Additionally, CryptoQuant’s Bitcoin PnL Index Cyclical Signals, a metric that tracks major market trends, signals that the Bitcoin bull cycle has ended. Ki Young Ju, the founder of CryptoQuant, predicts that Bitcoin may enter a 6 to 12-month period of sideways or bearish price action.
This is a major shift from previous cycles, where demand surged post-halving and drove exponential price increases. Without strong investor interest, Bitcoin’s price is struggling to gain momentum despite the halving’s impact on supply.
Macroeconomic Factors Take the Lead
Another key difference in this cycle is macroeconomic policy. In previous bull runs, Bitcoin benefited from expansionary monetary policies, with central banks injecting liquidity into markets. This fueled risk-on sentiment, boosting assets like Bitcoin.
However, this time is different.
- Central banks are either tightening or maintaining neutral policies, removing the liquidity boost that previously helped Bitcoin grow.
- Interest rates remain relatively high, making traditional investments like bonds and money market funds more attractive than speculative assets.
Charles Edwards, founder of Capriole Investments, believes this flat monetary cycle has held Bitcoin back. However, he notes that US liquidity might be bottoming out, hinting at a potential reversal. If central banks ease policies in response to economic stressors, Bitcoin could see renewed momentum.
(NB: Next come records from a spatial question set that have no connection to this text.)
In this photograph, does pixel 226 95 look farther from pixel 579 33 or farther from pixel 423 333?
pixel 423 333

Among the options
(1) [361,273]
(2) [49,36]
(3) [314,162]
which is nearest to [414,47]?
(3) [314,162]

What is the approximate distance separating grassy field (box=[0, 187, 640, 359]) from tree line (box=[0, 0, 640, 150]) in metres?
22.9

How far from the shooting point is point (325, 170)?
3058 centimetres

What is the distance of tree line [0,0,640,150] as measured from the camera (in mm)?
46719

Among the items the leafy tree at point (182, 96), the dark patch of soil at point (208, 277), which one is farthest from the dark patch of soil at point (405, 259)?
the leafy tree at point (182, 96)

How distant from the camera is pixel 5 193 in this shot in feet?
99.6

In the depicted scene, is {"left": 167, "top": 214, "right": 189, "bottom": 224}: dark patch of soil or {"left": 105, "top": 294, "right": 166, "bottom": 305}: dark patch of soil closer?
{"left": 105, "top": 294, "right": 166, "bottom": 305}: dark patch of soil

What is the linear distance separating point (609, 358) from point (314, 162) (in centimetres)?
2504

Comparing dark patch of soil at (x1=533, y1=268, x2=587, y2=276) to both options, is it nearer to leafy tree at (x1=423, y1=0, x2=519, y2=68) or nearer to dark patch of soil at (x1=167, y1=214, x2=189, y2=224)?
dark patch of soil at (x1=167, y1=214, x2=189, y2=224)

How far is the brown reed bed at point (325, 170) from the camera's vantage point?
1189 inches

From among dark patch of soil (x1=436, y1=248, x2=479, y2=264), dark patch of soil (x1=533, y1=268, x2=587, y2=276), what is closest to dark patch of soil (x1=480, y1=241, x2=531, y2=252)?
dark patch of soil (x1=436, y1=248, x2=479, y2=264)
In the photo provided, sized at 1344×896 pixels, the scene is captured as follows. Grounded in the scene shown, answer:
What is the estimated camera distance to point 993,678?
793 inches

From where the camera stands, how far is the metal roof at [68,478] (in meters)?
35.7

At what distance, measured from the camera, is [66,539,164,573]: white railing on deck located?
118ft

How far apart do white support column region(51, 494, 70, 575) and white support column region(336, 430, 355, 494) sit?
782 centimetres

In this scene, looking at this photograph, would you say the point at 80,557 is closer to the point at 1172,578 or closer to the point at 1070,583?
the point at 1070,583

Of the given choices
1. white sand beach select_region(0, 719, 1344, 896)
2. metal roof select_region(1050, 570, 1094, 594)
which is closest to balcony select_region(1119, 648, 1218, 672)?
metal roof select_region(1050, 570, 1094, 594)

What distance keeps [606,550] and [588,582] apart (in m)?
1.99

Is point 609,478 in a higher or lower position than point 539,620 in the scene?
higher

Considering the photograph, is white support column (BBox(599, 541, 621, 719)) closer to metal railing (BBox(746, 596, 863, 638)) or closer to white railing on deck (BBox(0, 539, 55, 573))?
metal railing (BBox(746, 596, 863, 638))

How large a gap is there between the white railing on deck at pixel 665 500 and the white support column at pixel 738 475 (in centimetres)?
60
#Bitcoin bull cycle is over, expecting 6–12 months of bearish or sideways price action. pic.twitter.com/f80bnNhjy4
— Ki Young Ju (@ki_young_ju) March 17, 2025
A New Phase for Bitcoin
The halving cycle was once the most important driver of Bitcoin’s price, but current data suggests a different reality.
Weak demand has limited price growth, while macroeconomic conditions now play a larger role than supply reduction. Institutional capital flows and monetary policies will likely dictate Bitcoin’s price trends moving forward.
While Bitcoin’s price action no longer follows the halving cycle, it may now be entering a phase where global economic trends and institutional strategies shape its long-term direction. Investors and traders must adapt to this new market dynamic, where past patterns offer fewer clues about the future.